Extending support to out-of-home youth

Young people in state care begin transitioning out of the system at age 15, regardless of whether they are able-bodied or economically stable. Once they turn 18, they exit the system for good, often without housing or financial support.

For many young Australians, the absence of this vital support structure increases the risk of homelessness, unemployment and more. Deloitte Access Economics has been providing evidence-based analysis to help extend the age of young people in state care – creating positive outcomes for out-of-home youth.

Home Stretch is a group of concerned organisations and individuals who believe an option should be available for youth to remain in out-of-home care until the age of 21. Its vision is to give young people in state care the extended care option and provide them with the platform they need to make the right start – and enjoy a better, long-term life. 


Paul McDonald, Chair of Home Stretch, explained in a 2022 ABC News interview, “Young people in state care should have a place they call home into their early adulthood. All we’re asking of the state is to do what any good parent does. And that is, parent these young people until they’re ready to go.”

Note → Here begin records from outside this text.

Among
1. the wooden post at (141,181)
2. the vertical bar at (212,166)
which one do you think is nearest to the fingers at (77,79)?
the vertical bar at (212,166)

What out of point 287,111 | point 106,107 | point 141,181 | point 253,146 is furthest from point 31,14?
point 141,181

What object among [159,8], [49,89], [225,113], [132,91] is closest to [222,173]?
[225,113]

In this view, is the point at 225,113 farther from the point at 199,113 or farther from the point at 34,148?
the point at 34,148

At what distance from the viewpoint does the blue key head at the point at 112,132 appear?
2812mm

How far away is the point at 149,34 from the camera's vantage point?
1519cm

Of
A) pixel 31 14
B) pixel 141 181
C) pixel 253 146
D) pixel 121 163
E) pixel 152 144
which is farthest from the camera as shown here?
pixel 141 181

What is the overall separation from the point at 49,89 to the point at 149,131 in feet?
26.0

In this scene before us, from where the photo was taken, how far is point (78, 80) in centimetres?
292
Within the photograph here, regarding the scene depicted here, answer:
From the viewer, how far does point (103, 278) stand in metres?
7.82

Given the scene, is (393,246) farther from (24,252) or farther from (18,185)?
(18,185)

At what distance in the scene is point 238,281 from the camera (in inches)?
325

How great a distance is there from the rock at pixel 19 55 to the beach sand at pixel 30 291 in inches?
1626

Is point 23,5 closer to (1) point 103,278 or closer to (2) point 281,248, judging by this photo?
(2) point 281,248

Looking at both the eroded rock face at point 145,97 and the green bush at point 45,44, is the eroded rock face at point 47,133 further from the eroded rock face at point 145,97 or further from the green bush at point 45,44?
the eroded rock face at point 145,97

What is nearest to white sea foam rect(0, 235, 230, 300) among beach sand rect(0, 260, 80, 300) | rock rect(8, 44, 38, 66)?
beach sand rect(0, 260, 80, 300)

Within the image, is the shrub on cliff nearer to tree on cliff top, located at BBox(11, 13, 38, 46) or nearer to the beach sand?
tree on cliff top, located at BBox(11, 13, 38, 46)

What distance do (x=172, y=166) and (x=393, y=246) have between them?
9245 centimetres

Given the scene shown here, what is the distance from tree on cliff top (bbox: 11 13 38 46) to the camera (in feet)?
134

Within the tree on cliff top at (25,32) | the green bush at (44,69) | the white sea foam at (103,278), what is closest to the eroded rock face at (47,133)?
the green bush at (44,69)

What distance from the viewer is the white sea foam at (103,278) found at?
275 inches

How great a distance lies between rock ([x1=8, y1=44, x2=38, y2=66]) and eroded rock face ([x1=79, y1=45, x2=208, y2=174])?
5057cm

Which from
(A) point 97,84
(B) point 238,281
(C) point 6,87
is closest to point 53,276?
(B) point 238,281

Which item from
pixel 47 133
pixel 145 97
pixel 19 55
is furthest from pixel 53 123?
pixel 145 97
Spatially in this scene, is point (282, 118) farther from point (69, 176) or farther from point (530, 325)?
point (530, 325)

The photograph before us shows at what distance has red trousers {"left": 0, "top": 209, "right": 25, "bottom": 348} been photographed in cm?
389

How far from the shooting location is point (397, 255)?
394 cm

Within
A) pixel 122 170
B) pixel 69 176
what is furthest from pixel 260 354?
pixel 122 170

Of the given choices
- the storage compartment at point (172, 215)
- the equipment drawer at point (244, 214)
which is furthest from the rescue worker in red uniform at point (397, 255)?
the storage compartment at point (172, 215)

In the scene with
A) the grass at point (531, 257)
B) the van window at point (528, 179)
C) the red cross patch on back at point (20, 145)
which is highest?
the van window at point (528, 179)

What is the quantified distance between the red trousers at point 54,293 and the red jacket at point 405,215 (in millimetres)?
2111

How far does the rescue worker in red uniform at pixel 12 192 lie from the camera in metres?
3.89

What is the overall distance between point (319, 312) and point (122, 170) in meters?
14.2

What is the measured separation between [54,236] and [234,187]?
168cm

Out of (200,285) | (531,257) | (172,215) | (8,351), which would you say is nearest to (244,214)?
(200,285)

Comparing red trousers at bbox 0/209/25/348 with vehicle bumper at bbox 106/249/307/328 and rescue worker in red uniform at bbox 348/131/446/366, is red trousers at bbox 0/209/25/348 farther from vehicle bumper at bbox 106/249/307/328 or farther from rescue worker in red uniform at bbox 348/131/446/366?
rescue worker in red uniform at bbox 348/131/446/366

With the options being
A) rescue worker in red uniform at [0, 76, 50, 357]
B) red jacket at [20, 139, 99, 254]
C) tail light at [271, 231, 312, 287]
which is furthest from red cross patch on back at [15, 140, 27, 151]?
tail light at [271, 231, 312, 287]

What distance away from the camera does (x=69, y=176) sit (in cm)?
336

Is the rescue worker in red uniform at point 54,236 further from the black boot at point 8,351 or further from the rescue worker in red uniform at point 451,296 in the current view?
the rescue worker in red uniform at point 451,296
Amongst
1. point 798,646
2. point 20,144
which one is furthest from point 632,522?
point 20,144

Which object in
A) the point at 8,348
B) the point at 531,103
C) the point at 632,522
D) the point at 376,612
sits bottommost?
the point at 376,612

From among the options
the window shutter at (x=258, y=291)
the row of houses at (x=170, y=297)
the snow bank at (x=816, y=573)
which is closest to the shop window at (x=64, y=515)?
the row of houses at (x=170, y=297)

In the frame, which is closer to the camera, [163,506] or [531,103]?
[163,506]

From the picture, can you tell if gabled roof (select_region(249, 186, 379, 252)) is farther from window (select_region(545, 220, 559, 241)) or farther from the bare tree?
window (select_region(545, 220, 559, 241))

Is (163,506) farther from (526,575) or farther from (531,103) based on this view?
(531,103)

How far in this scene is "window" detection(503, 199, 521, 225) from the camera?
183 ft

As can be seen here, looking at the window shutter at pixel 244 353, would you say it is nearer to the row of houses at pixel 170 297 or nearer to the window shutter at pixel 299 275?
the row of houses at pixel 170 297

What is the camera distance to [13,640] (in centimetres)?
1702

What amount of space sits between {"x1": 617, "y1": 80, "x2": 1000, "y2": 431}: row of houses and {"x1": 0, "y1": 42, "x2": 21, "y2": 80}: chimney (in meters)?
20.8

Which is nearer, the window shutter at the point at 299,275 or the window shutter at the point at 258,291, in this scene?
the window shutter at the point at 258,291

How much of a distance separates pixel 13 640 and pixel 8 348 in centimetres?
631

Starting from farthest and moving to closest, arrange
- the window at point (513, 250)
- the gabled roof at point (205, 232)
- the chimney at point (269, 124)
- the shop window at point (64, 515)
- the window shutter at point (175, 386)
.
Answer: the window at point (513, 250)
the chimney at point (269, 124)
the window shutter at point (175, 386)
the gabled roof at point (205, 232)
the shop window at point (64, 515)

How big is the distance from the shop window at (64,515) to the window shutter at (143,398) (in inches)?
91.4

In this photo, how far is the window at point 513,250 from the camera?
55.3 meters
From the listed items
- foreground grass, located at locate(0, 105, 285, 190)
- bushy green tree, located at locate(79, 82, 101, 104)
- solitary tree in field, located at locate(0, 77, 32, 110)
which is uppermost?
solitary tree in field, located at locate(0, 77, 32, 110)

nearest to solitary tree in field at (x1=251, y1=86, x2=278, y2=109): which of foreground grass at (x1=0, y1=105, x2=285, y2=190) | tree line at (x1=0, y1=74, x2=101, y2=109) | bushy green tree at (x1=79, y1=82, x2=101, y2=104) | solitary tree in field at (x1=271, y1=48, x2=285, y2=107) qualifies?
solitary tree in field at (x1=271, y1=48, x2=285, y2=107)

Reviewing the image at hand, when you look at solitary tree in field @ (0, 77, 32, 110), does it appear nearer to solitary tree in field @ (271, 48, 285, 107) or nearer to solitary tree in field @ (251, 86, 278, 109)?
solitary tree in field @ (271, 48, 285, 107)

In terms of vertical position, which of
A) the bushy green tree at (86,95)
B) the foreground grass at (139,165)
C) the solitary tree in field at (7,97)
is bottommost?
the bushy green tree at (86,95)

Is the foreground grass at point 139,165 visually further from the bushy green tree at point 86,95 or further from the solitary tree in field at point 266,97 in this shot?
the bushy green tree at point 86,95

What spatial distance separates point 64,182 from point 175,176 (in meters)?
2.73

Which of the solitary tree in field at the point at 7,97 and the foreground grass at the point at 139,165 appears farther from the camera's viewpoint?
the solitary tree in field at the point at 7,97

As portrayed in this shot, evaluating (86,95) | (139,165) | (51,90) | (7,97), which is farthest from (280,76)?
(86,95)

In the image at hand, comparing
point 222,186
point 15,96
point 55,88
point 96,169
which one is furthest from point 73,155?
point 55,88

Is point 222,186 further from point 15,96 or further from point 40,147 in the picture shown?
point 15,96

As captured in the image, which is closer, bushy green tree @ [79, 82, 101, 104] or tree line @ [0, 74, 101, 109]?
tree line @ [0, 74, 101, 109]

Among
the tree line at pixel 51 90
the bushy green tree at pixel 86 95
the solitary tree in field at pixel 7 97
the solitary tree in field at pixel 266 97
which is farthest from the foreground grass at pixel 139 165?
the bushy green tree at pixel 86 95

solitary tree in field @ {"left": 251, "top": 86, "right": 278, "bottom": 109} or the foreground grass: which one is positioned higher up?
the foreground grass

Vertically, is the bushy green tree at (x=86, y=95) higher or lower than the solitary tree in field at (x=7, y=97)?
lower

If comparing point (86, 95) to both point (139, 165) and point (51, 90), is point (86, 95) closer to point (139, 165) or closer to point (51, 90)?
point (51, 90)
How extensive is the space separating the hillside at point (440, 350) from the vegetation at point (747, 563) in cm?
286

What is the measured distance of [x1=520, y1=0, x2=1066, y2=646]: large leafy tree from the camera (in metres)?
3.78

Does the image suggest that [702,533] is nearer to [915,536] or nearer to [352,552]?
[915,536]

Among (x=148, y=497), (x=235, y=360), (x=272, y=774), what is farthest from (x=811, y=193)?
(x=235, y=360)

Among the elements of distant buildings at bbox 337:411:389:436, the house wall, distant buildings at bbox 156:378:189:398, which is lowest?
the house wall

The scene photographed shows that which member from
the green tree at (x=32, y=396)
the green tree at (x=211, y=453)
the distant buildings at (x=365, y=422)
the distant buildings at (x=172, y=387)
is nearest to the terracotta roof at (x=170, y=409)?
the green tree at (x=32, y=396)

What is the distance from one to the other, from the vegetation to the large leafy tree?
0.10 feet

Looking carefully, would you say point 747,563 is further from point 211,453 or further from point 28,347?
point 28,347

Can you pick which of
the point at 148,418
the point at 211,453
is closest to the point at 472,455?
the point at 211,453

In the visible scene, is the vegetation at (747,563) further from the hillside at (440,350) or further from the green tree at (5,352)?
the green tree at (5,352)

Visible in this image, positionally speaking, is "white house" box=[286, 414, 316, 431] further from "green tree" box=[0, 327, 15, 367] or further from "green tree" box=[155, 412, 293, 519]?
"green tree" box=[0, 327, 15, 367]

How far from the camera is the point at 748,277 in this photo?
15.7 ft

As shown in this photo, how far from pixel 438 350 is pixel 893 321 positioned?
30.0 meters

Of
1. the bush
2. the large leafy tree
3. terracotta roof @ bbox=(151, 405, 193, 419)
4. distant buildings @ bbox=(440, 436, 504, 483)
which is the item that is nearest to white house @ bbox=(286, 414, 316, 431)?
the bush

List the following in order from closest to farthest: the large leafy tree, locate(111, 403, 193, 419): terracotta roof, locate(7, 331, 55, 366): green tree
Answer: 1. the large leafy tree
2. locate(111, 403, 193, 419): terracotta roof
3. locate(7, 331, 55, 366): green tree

"The Home Stretch campaign has tirelessly advocated to lift the exit age from 18 to 21. Influencing this important change at scale in such a short timeframe has been amazing.” 

Luke Condon, Partner, Financial Advisory

“When I finally left care it wasn’t so great. I struggled. Learning how to pay bills, rent and shopping and just being alone. We need that extended care till we’re 21 because you wouldn’t do it to your own kids, if you had your own, you’d still have them at home and keep them safe.”

Gina, former foster child. 

You’re on your own, kid

Prior to recent changes, young people were forced to leave the state-care system for good and fend for themselves as soon as they turned 18 – often without any economic support. These young people faced significantly increased rates of homelessness, teenage pregnancy, incarceration, drug and alcohol abuse and unemployment.

Could keeping young people in state care for longer help?

Over the last five years the Deloitte Access Economics team has been performing a series of social and economic analysis projects for Home Stretch to provide much-needed data to inform the case for change. 

The team initially developed a cost-benefit investment for five jurisdictions which tested the social, economic and lifetime benefits of increasing the age – the first of which focused on Victoria. This testing was supported with trials across different states, which allowed the team to compare each model and test whether the results were easily replicable.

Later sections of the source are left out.